Perwakilan Cirebon, William dan kawan-kawan, saat mengikuti EJJ 2025.-Istimewa -Radarcirebon.com
"Capeknya itu di luar nalar, baru kali ini kan. Sampai saya ingin buang sepeda karena capek banget. Itu gila. Pengen pulang rasanya. Tapi sekarang tiba-tiba mulai kangen warga Jatim," tutur Willi.
Willi pun teringat ungkapan dari para senior. Yang kemudian ia sebut sebagai jawara goweser yang pernah menjajal 1.500 kilometer ini.
Bahwa, katanya, untuk bisa mengikuti event 1.500 kilometer ini, tak cukup modal rasional. Harus berpikir di luar normal.
"Kalau mau ikut 1500 (kilometer) sedeng aja ngga cukup. Harus sedeng kuadrat (dua kali lipat)," kata Willi, teringat kata para jawara goweser itu.
Memori tentang gowes di Jawa Timur belum lama ini masih terngiang. Paling berkesan, kata Willi, ramahnya penduduk Jawa Timur di sepanjang rute penduduk yang dilewati. Itu, tak dialami saat gowes di tempat lain.
“Saat mampir ke warung, humble banget. Terkesan sangat akrab. Bahasa yang disampaikan, perhatian yang diberikan, belum pernah saya temui sebelumnya," jelas Willi.

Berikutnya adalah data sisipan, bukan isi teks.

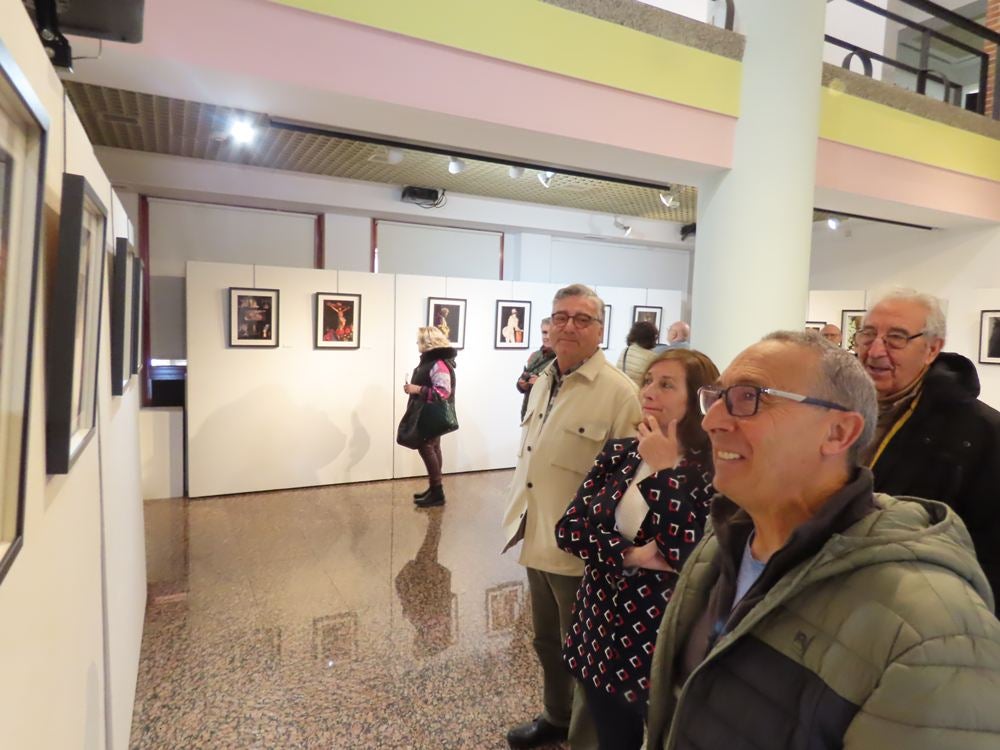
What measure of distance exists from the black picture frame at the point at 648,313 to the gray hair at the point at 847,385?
7.14 metres

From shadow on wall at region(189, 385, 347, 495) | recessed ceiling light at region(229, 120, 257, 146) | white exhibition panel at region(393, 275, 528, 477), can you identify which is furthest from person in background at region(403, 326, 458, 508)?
recessed ceiling light at region(229, 120, 257, 146)

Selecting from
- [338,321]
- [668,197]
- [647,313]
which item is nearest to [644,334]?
[668,197]

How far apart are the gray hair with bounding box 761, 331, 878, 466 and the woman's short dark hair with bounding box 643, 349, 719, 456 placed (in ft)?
2.44

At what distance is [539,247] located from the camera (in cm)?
832

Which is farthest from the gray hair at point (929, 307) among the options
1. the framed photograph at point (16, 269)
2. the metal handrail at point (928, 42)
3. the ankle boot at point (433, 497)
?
the ankle boot at point (433, 497)

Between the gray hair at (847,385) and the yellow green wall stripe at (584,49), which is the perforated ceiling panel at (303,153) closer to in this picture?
the yellow green wall stripe at (584,49)

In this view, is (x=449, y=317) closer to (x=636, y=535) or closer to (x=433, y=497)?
(x=433, y=497)

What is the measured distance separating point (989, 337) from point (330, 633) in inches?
258

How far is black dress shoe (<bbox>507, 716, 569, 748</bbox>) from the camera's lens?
2.48 meters

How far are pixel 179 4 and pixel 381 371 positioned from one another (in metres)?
4.43

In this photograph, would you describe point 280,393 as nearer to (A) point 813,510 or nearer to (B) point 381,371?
(B) point 381,371

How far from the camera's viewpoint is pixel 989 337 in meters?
5.80

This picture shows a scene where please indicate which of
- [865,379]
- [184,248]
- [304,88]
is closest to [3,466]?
[865,379]

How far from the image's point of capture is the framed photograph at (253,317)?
5.91 meters
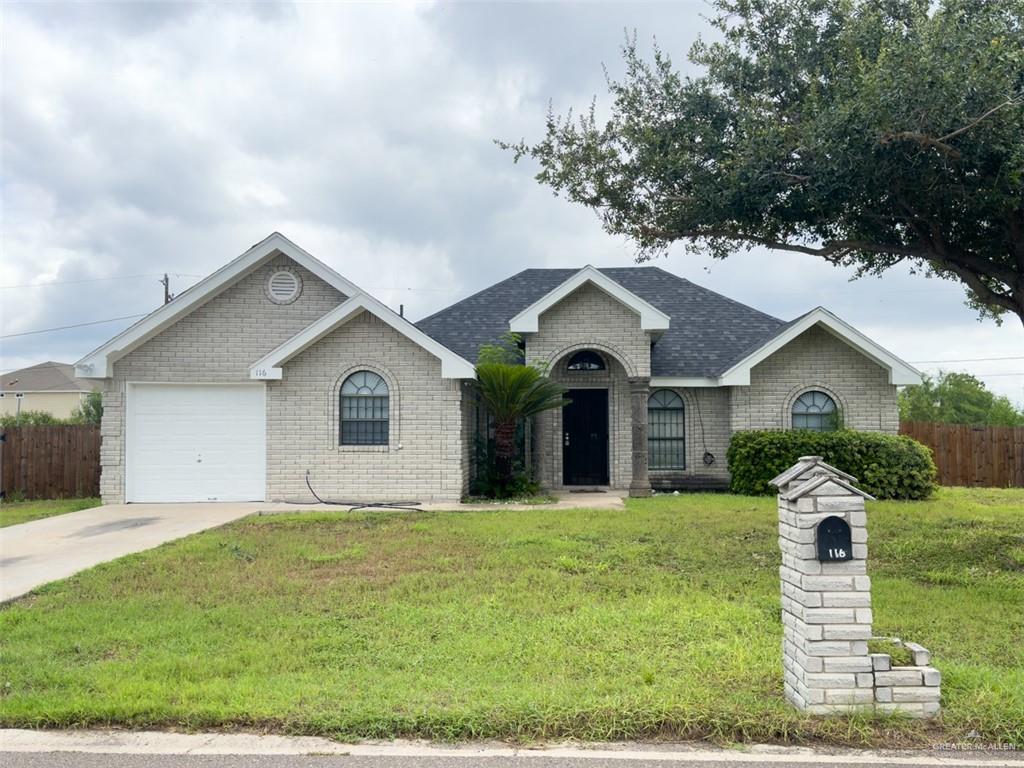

Bukan hanya orang dewasa. Anak-anak hingga warga perempuan yang ditemui membuat Willi begitu terkesan.
Sapaan khas dengan logat arek Jawa Timur, mengalihkan padangan mata dan saling tersenyum-sapa dengan ikhlas.
“Semangat bolo, mau ke mana bolo," kata Willi, menirukan sapaan khas anak-anak setempat. Dan itu, katanya, bukan cuma dilakukan oleh salah seorang anak, tapi anak-anak lain pun menyapa khas seperti itu.
Paling bekesan bagi Willi berikutnya ketika ia sedang di Malang. Hari pertama. Ia mengalami luka lecet pada tangan, hingga berdarah. Perhatian perempuan paruh baya penjaga warung membuat Willi tersentuh.
Itu tak kalah berkesan. Perhatian untuk mengurangi kecepatan bersepeda disampaikan oleh penjaga warung tersebut. Willi juga diminta berhati-hati.
"Lain kali mampir lagi ya dek, main. Kamu main ke sini ngga perlu makan, nggak apa-apa. Kamu minta air pun gratis, asal kamu main," kata penjaga warung tersebut, sambil menunjuk air galon, seperti yang ditirukan Willi.
Semua rute yang dilewati nyaris terasa sulit. Hari pertama dijalani dengan lancar. Itu pun karena energi belum banyak terkuras.
Meski ia sempat jatuh hingga lecet dan berdarah, sampai mampir ke warung ibu yang menawarkan air gratis tadi.
"Rute Pacitan itu udah gila, ampun. Kita nanjak berkali-kali ngga dikasih ampun. Kirain, biasanya nanjak selesai kan udah istirahat nanti datar. Kali itu, ngga. Dua hari isinya tanjakan sampai enek (bosan)," jelas Willi.